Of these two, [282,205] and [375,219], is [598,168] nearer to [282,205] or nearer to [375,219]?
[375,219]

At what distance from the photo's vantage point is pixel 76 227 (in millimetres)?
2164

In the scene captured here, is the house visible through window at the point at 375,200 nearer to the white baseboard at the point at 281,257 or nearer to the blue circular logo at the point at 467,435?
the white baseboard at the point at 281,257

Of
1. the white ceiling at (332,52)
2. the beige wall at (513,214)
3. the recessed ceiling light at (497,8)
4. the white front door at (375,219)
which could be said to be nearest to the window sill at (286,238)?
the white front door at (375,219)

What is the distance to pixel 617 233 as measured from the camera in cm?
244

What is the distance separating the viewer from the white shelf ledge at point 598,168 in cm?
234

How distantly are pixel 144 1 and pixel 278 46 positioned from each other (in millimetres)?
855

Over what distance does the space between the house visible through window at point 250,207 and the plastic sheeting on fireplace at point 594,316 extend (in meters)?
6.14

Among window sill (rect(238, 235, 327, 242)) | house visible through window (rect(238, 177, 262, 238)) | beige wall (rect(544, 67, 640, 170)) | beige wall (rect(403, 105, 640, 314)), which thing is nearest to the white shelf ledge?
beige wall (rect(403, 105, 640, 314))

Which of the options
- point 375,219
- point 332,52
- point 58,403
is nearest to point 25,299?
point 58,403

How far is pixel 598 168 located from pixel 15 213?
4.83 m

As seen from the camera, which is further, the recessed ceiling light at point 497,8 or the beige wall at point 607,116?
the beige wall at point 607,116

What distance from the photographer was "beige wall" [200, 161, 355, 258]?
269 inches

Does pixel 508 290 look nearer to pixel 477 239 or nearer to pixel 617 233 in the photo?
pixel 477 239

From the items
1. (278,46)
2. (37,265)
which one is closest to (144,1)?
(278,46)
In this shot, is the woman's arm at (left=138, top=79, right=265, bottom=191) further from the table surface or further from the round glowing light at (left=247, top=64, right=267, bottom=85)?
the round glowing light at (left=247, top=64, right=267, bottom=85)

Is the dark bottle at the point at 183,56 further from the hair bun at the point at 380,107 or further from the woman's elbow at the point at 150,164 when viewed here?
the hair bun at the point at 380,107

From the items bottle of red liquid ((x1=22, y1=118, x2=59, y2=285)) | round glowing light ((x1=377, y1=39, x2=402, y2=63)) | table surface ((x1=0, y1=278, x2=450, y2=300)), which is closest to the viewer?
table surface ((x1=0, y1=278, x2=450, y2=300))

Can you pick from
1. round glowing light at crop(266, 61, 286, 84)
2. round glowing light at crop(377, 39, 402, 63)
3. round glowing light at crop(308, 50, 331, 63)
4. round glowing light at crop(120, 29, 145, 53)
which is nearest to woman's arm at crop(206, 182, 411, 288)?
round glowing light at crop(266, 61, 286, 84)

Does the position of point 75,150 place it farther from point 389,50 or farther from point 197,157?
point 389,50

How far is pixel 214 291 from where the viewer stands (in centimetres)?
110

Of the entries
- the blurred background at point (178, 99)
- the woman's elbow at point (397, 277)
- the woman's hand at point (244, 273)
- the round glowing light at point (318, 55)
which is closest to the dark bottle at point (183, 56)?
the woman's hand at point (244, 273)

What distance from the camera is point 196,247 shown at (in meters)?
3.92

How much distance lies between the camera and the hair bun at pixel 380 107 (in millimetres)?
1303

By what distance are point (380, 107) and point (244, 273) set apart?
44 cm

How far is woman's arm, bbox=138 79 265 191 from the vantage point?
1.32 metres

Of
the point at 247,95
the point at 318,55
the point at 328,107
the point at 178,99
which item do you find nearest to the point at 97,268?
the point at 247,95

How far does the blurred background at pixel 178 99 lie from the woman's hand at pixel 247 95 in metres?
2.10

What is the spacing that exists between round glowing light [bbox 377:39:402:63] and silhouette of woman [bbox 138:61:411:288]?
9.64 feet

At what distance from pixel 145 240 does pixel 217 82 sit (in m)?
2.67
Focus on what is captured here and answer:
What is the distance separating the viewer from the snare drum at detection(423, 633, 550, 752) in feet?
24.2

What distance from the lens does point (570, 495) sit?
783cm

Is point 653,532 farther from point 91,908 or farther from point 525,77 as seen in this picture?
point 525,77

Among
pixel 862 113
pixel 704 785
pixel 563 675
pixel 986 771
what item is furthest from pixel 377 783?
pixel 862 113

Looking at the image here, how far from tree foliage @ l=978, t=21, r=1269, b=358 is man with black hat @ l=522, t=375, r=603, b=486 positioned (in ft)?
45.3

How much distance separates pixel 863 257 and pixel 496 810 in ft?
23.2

==*==

_Task brief_
Recast every line from the one containing "Of the entries" through the last of the rows as a Markdown table with the columns No. and Line, numbering the lines in order and omitting blank lines.

_Answer to this task_
| No. | Line |
|---|---|
| 1 | Of the entries |
| 2 | - the blurred background at point (178, 99) |
| 3 | - the woman's elbow at point (397, 277) |
| 4 | - the woman's hand at point (244, 273) |
| 5 | - the round glowing light at point (318, 55) |
| 6 | which is closest to the dark bottle at point (183, 56)? |
| 7 | the woman's hand at point (244, 273) |
| 8 | What distance from the camera is point 196,247 shown at (in meters)? |
| 9 | 3.92 |
| 10 | How much distance lies between the camera and the hair bun at pixel 380 107 (in millimetres)? |
| 11 | 1303 |
| 12 | By what distance are point (380, 107) and point (244, 273) set apart? |
| 13 | 44 cm |
| 14 | How far is woman's arm, bbox=138 79 265 191 from the vantage point? |
| 15 | 1.32 metres |
| 16 | Of |
| 17 | the point at 247,95 |
| 18 | the point at 318,55 |
| 19 | the point at 328,107 |
| 20 | the point at 178,99 |
| 21 | which item do you find nearest to the point at 97,268? |
| 22 | the point at 247,95 |
| 23 | How far does the blurred background at pixel 178 99 lie from the woman's hand at pixel 247 95 in metres? |
| 24 | 2.10 |
| 25 | What is the spacing that exists between round glowing light [bbox 377:39:402:63] and silhouette of woman [bbox 138:61:411:288]? |
| 26 | 9.64 feet |
| 27 | At what distance from pixel 145 240 does pixel 217 82 sit (in m)? |
| 28 | 2.67 |
| 29 | Focus on what is captured here and answer: |
| 30 | What is the distance separating the viewer from the snare drum at detection(423, 633, 550, 752) in feet? |
| 31 | 24.2 |
| 32 | What distance from the lens does point (570, 495) sit? |
| 33 | 783cm |
| 34 | Is point 653,532 farther from point 91,908 or farther from point 525,77 as seen in this picture? |
| 35 | point 525,77 |
| 36 | Among |
| 37 | pixel 862 113 |
| 38 | pixel 704 785 |
| 39 | pixel 563 675 |
| 40 | pixel 986 771 |
| 41 | what item is furthest from pixel 377 783? |
| 42 | pixel 862 113 |
| 43 | Looking at the image here, how far from tree foliage @ l=978, t=21, r=1269, b=358 is man with black hat @ l=522, t=375, r=603, b=486 positioned (in ft)? |
| 44 | 45.3 |
| 45 | How much distance separates pixel 863 257 and pixel 496 810 in ft? |
| 46 | 23.2 |